▶ [Exercise instructions] Reproduce every one of the lines below word for word, changing no character.

[Crawled caption data]
::::::

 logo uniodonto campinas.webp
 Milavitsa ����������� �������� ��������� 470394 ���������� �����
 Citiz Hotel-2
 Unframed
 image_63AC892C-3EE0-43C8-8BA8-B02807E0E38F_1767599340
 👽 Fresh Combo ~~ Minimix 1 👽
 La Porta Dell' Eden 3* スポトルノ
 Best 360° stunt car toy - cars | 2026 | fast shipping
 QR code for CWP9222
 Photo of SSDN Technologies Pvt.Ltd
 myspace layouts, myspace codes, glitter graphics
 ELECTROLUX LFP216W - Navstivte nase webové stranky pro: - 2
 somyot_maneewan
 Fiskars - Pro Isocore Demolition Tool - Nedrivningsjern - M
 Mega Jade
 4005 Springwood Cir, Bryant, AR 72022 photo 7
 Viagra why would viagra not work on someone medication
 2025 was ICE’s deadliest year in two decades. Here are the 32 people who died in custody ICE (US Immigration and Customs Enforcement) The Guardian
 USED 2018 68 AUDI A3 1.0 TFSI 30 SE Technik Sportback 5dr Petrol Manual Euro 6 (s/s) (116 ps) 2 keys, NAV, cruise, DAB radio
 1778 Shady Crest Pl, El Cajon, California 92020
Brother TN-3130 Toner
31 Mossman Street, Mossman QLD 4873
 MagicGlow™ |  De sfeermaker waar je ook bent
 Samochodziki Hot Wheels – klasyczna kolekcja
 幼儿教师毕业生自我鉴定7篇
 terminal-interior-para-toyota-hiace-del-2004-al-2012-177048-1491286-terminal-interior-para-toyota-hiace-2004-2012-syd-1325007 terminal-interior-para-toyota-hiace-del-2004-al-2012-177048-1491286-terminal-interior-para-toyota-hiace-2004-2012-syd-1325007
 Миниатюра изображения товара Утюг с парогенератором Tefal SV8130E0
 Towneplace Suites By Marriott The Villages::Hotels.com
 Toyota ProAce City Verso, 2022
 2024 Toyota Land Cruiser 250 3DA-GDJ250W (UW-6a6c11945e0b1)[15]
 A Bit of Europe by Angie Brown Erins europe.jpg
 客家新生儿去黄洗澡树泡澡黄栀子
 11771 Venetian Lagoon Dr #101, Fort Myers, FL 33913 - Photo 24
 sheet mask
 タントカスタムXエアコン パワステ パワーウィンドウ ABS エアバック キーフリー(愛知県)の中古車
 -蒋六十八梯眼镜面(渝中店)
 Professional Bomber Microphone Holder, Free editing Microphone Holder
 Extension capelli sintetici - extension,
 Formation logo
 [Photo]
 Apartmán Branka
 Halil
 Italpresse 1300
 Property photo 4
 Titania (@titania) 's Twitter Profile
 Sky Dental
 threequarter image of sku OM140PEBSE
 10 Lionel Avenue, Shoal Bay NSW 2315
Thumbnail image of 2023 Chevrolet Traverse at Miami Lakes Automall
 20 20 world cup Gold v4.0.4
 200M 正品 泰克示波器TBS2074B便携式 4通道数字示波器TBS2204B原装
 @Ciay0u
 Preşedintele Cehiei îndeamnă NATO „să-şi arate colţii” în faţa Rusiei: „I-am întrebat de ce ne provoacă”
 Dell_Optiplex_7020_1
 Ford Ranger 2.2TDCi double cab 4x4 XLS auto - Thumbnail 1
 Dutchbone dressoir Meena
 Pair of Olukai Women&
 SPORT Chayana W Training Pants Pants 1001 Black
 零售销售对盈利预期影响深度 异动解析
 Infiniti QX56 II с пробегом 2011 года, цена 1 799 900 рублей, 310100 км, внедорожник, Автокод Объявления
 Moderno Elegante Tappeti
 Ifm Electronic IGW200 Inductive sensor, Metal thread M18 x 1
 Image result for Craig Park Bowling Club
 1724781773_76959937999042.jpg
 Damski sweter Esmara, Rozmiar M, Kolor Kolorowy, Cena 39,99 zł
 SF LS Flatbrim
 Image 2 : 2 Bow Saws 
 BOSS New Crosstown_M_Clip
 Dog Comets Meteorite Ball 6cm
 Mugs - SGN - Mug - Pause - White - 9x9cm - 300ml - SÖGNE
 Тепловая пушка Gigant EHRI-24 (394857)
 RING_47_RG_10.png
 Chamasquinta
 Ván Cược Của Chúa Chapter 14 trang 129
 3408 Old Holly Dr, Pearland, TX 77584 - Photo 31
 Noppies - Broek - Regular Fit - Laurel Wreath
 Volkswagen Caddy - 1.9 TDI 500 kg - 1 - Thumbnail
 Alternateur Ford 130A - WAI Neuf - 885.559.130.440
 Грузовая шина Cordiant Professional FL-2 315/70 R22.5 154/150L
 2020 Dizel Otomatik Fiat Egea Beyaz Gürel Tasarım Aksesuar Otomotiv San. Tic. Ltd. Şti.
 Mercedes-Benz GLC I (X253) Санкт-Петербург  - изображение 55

::::::

▶ [Your response]
 logo uniodonto campinas.webp
 Milavitsa ����������� �������� ��������� 470394 ���������� �����
 Citiz Hotel-2
 Unframed
 image_63AC892C-3EE0-43C8-8BA8-B02807E0E38F_1767599340
 👽 Fresh Combo ~~ Minimix 1 👽
 La Porta Dell' Eden 3* スポトルノ
 Best 360° stunt car toy - cars | 2026 | fast shipping
 QR code for CWP9222
 Photo of SSDN Technologies Pvt.Ltd
 myspace layouts, myspace codes, glitter graphics
 ELECTROLUX LFP216W - Navstivte nase webové stranky pro: - 2
 somyot_maneewan
 Fiskars - Pro Isocore Demolition Tool - Nedrivningsjern - M
 Mega Jade
 4005 Springwood Cir, Bryant, AR 72022 photo 7
 Viagra why would viagra not work on someone medication
 2025 was ICE’s deadliest year in two decades. Here are the 32 people who died in custody ICE (US Immigration and Customs Enforcement) The Guardian
 USED 2018 68 AUDI A3 1.0 TFSI 30 SE Technik Sportback 5dr Petrol Manual Euro 6 (s/s) (116 ps) 2 keys, NAV, cruise, DAB radio
 1778 Shady Crest Pl, El Cajon, California 92020
Brother TN-3130 Toner
31 Mossman Street, Mossman QLD 4873
 MagicGlow™ |  De sfeermaker waar je ook bent
 Samochodziki Hot Wheels – klasyczna kolekcja
 幼儿教师毕业生自我鉴定7篇
 terminal-interior-para-toyota-hiace-del-2004-al-2012-177048-1491286-terminal-interior-para-toyota-hiace-2004-2012-syd-1325007 terminal-interior-para-toyota-hiace-del-2004-al-2012-177048-1491286-terminal-interior-para-toyota-hiace-2004-2012-syd-1325007
 Миниатюра изображения товара Утюг с парогенератором Tefal SV8130E0
 Towneplace Suites By Marriott The Villages::Hotels.com
 Toyota ProAce City Verso, 2022
 2024 Toyota Land Cruiser 250 3DA-GDJ250W (UW-6a6c11945e0b1)[15]
 A Bit of Europe by Angie Brown Erins europe.jpg
 客家新生儿去黄洗澡树泡澡黄栀子
 11771 Venetian Lagoon Dr #101, Fort Myers, FL 33913 - Photo 24
 sheet mask
 タントカスタムXエアコン パワステ パワーウィンドウ ABS エアバック キーフリー(愛知県)の中古車
 -蒋六十八梯眼镜面(渝中店)
 Professional Bomber Microphone Holder, Free editing Microphone Holder
 Extension capelli sintetici - extension,
 Formation logo
 [Photo]
 Apartmán Branka
 Halil
 Italpresse 1300
 Property photo 4
 Titania (@titania) 's Twitter Profile
 Sky Dental
 threequarter image of sku OM140PEBSE
 10 Lionel Avenue, Shoal Bay NSW 2315
Thumbnail image of 2023 Chevrolet Traverse at Miami Lakes Automall
 20 20 world cup Gold v4.0.4
 200M 正品 泰克示波器TBS2074B便携式 4通道数字示波器TBS2204B原装
 @Ciay0u
 Preşedintele Cehiei îndeamnă NATO „să-şi arate colţii” în faţa Rusiei: „I-am întrebat de ce ne provoacă”
 Dell_Optiplex_7020_1
 Ford Ranger 2.2TDCi double cab 4x4 XLS auto - Thumbnail 1
 Dutchbone dressoir Meena
 Pair of Olukai Women&
 SPORT Chayana W Training Pants Pants 1001 Black
 零售销售对盈利预期影响深度 异动解析
 Infiniti QX56 II с пробегом 2011 года, цена 1 799 900 рублей, 310100 км, внедорожник, Автокод Объявления
 Moderno Elegante Tappeti
 Ifm Electronic IGW200 Inductive sensor, Metal thread M18 x 1
 Image result for Craig Park Bowling Club
 1724781773_76959937999042.jpg
 Damski sweter Esmara, Rozmiar M, Kolor Kolorowy, Cena 39,99 zł
 SF LS Flatbrim
 Image 2 : 2 Bow Saws 
 BOSS New Crosstown_M_Clip
 Dog Comets Meteorite Ball 6cm
 Mugs - SGN - Mug - Pause - White - 9x9cm - 300ml - SÖGNE
 Тепловая пушка Gigant EHRI-24 (394857)
 RING_47_RG_10.png
 Chamasquinta
 Ván Cược Của Chúa Chapter 14 trang 129
 3408 Old Holly Dr, Pearland, TX 77584 - Photo 31
 Noppies - Broek - Regular Fit - Laurel Wreath
 Volkswagen Caddy - 1.9 TDI 500 kg - 1 - Thumbnail
 Alternateur Ford 130A - WAI Neuf - 885.559.130.440
 Грузовая шина Cordiant Professional FL-2 315/70 R22.5 154/150L
 2020 Dizel Otomatik Fiat Egea Beyaz Gürel Tasarım Aksesuar Otomotiv San. Tic. Ltd. Şti.
 Mercedes-Benz GLC I (X253) Санкт-Петербург  - изображение 55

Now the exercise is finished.